* **SUPPLIED PASSAGE**:
--- START ---
Thanks for the informative report.
What is the total weight ? (Because 530 watts seems like a lot. Mine hovers at 360-380 watts at 2300 Gramm = 80,50 oz )

Hi Rolf,

Thanks, I’ll have to weight it yet. I had no focus on keeping it light. I simply used spare parts for fun and the motors and ESCs are very powerful for the application. Also, this is still an uncalibrated 3DR-style Power Module.

I will weigh it just to compare. I’m more interested in the forward flight current draw since it only hovers for short periods.


Then of course we can’t compare anything yet

Me too :smiley:


My original MT weighed 1.93kg (4.25lbs) with the Mobius FPV setup and the 4s 6AH battery weighed 0.624kg (1.375lbs) for an all up weight of 2.55kg (5.625lbs).

My second MT conversion from spare parts weighs 2.18kg (4.80lbs) with 85g (0.3oz) of lead on the nose and the 6s 5.2AH battery weighed 680g (24oz) for an all up weight of 2.86kg (6.3lbs).
--- END ---
* **EXTRACTED INFORMATION**:
--- START ---
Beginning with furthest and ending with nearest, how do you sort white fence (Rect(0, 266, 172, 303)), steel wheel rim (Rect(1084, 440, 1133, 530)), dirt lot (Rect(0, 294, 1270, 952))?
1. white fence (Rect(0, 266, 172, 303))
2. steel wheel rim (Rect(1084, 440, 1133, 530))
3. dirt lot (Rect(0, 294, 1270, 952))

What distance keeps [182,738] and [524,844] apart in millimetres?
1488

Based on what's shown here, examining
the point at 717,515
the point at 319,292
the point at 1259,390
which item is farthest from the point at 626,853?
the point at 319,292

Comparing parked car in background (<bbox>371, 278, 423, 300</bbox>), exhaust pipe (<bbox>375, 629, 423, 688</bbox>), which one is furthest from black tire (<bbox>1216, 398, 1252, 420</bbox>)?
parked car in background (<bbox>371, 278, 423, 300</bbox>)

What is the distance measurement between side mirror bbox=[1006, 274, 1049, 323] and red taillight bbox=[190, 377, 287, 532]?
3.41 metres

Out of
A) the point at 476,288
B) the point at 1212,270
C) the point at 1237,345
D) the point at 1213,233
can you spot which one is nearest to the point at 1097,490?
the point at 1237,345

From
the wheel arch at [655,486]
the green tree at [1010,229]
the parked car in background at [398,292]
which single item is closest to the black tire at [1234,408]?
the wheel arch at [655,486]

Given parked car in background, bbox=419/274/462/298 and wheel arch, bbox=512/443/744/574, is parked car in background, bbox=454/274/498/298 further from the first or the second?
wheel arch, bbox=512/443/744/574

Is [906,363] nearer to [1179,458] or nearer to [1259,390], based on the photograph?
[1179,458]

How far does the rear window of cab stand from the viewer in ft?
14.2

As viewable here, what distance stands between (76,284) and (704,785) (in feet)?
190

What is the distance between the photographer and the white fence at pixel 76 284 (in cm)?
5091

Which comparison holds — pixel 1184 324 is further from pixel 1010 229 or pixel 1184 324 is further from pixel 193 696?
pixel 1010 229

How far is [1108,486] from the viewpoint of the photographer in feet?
--- END ---
* **REQUIRED WORK**:
1 - Render the records, from their first line through the line containing "3.41 metres", inclusive, as a Markdown table with the columns Row and Line, leaving out blank lines.
2 - Write the next part of the forum exchange about hover power draw and all-up weight, beginning right after its final sentence.

* **SOLVED TASKS**:
1 -
| Row | Line |
|---|---|
| 1 | Beginning with furthest and ending with nearest, how do you sort white fence (Rect(0, 266, 172, 303)), steel wheel rim (Rect(1084, 440, 1133, 530)), dirt lot (Rect(0, 294, 1270, 952))? |
| 2 | 1. white fence (Rect(0, 266, 172, 303)) |
| 3 | 2. steel wheel rim (Rect(1084, 440, 1133, 530)) |
| 4 | 3. dirt lot (Rect(0, 294, 1270, 952)) |
| 5 | What distance keeps [182,738] and [524,844] apart in millimetres? |
| 6 | 1488 |
| 7 | Based on what's shown here, examining |
| 8 | the point at 717,515 |
| 9 | the point at 319,292 |
| 10 | the point at 1259,390 |
| 11 | which item is farthest from the point at 626,853? |
| 12 | the point at 319,292 |
| 13 | Comparing parked car in background (<bbox>371, 278, 423, 300</bbox>), exhaust pipe (<bbox>375, 629, 423, 688</bbox>), which one is furthest from black tire (<bbox>1216, 398, 1252, 420</bbox>)? |
| 14 | parked car in background (<bbox>371, 278, 423, 300</bbox>) |
| 15 | What is the distance measurement between side mirror bbox=[1006, 274, 1049, 323] and red taillight bbox=[190, 377, 287, 532]? |
| 16 | 3.41 metres |

2 -
So my 2nd MT conversion is more weight than my first conversion with heavier motors and ESCs, but it cost me nothing and should take some good abuse flying it next summer. I have 4 sets of batteries for it along with any spares to keep it going. Likewise, my first conversion has many spares and I love to fly it in either calm or windy conditions.

Below is the APC 10x6 e-prop installed on the SunnySky x3508 motor (same as quad motors) using an M6 nylon lock nut. To hold the battery from sliding backwards, a simple Velcro strap folds into place.